L'Ue compatta su Ceuta: promossa la gestione spagnola, ma resta il nodo dei controlli e dei rimpatri

L'Unione Europea ha mostrato un certo grado di unità in seguito alla crisi migratoria a Ceuta, con i ministri degli Interni dei vari Paesi membri che hanno riconosciuto l'efficacia della risposta spagnola. Il ministro dell'Interno spagnolo, Fernando Grande-Marlaska, ha descritto l'incontro come "completamente costruttivo", evidenziando che circa 70.000 delle 72.000 persone arrivate a Ceuta la scorsa settimana sono già state rimpatriate in Marocco. Il commissario europeo Magnus Brunner ha confermato che la cooperazione tra Spagna, Marocco e Commissione europea ha preservato l'integrità dello spazio Schengen.

Tuttavia, non sono mancate le tensioni diplomatiche, in particolare con l'Italia, che ha deciso di ripristinare controlli sui viaggiatori provenienti dalla Spagna.
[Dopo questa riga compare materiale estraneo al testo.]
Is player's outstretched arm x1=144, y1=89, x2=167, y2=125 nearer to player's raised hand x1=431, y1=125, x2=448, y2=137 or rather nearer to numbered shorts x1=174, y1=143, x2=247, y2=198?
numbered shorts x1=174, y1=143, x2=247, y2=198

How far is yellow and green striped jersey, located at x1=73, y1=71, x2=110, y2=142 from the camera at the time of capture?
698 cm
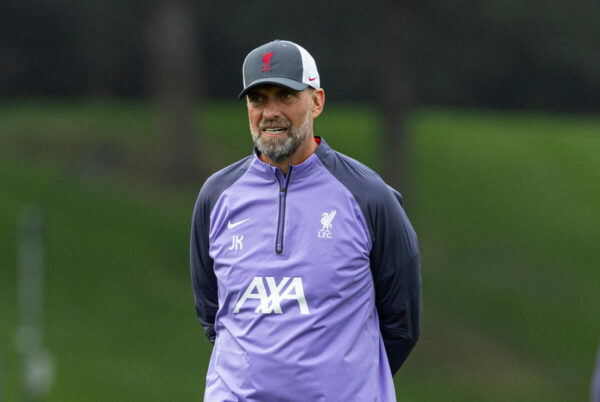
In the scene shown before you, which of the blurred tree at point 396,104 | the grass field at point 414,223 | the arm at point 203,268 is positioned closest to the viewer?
the arm at point 203,268

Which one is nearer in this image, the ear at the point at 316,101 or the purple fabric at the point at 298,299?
the purple fabric at the point at 298,299

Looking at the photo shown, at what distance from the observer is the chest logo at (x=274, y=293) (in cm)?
376

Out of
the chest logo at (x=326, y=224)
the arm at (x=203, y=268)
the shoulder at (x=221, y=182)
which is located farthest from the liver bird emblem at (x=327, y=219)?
the arm at (x=203, y=268)

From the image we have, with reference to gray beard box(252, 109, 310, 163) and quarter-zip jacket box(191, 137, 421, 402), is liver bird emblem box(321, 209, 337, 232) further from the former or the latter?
gray beard box(252, 109, 310, 163)

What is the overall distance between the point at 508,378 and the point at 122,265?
6.15 m

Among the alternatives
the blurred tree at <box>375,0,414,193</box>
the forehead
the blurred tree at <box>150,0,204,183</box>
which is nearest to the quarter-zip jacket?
the forehead

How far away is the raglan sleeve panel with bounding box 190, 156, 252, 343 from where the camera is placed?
4078 millimetres

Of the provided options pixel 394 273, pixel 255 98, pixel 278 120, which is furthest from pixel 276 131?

Grande-Marlaska ha definito questa misura "inutile e sproporzionata", mentre il ministro italiano Matteo Piantedosi ha giustificato la scelta come precauzionale per garantire la sicurezza nazionale.

La riunione ha anche affrontato il futuro della gestione dei flussi migratori, con Bruxelles che ha sottolineato l'importanza di attuare le nuove regole del Patto su migrazione e asilo. Si sta discutendo la creazione di centri per rimpatri in Paesi terzi, proposta sostenuta da alcuni Stati membri come l'Italia, ma osteggiata da altri, tra cui Francia e Spagna, che la considerano difficile da gestire e costosa.

Infine, la questione della regolarizzazione dei migranti in Spagna ha suscitato polemiche in Europa. Il governo di Pedro Sánchez ha motivato la sua decisione con ragioni umanitarie e necessità economiche, ma altri Paesi temono che una regolarizzazione di massa possa incentivare ulteriori flussi migratori irregolari.